DOCUMENT EXCERPT:
- - -
Whether going to change sharding mechanism to improve the thoughput?

What I want to do

『Dgraph colocates data per predicate (* P *, in RDF terminology), thus the smallest unit of data is one predicate. To shard the graph, one or many predicates are assigned to a group.』

i want to know whether has the plan which split Partitioning granularity to imporve the throughput of the dgraph cluster.

@chewxy @MichelDiz

See Hardik’s answer here Splitting predicates into multiple groups - #13 by eugaia

so is it supported at 2021 or not?
@MichelDiz

Not sure, but looks like it will take time.

hey @cangchen8180,

we’re pretty data-oriented in this company. Do we have any evidence that throughput of data stored in one format is slower than another?

The main reason why the data is colocated by predicate is because edgelists are a well balanced data structure for the purposes of a graph database - it has a O(1) addition of nodes and edges, it has O(|E|) storage requirements and has a O(|E|/S) query time where S is the number of shards. Thus it can find nodes very quickly. And by that logic, if the data is colocated, then it fetches the data associated with a node quickly as well.
- - -
WHAT TO DO: According to the Dgraph sharding thread, what is the smallest unit of data in Dgraph? The listing that follows is not needed for this exercise.

DATASET EXTRACT:
- - -
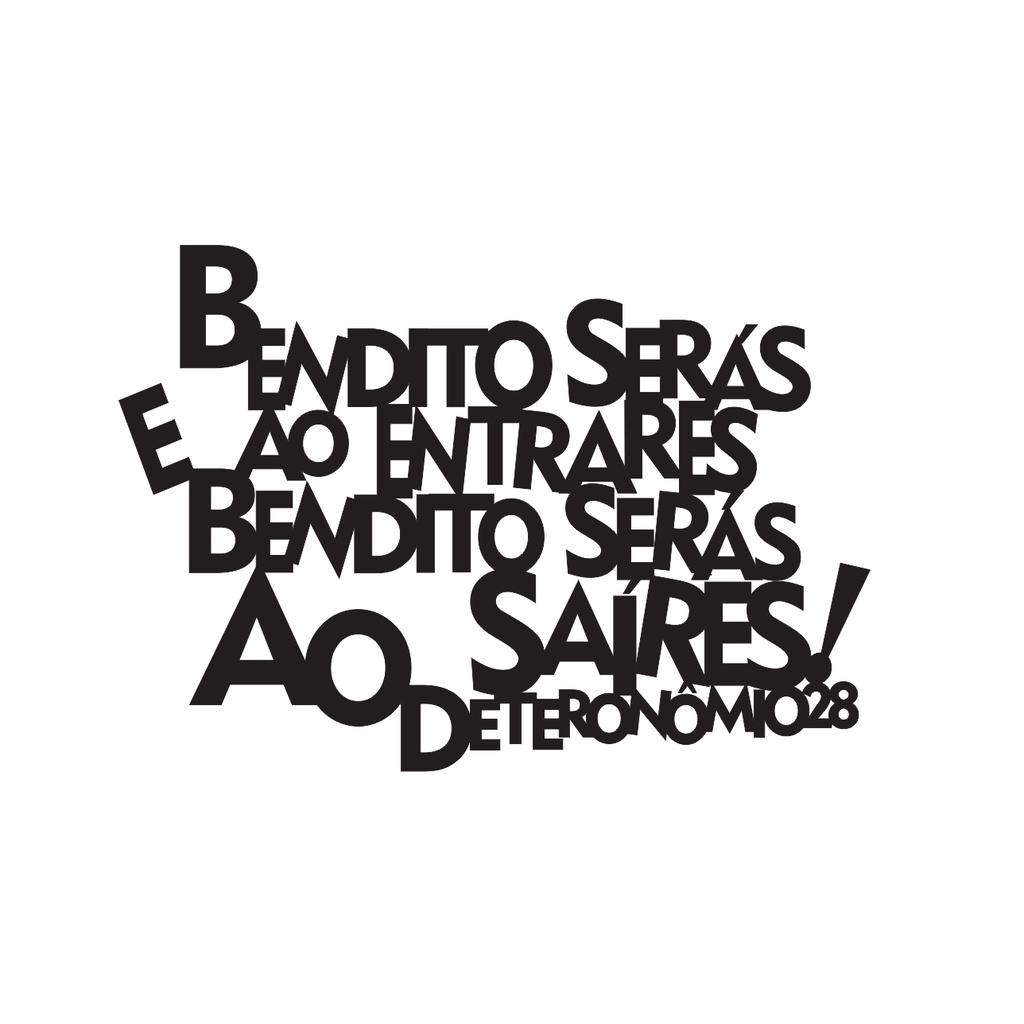 Quadro Decorativo Frase Bíblica Bendito Serás Ao Entrares Deuteronômio 28 Madeira Mdf 3mm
- - -
RESPONSE TO THIS EXERCISE: The smallest unit of data is one predicate.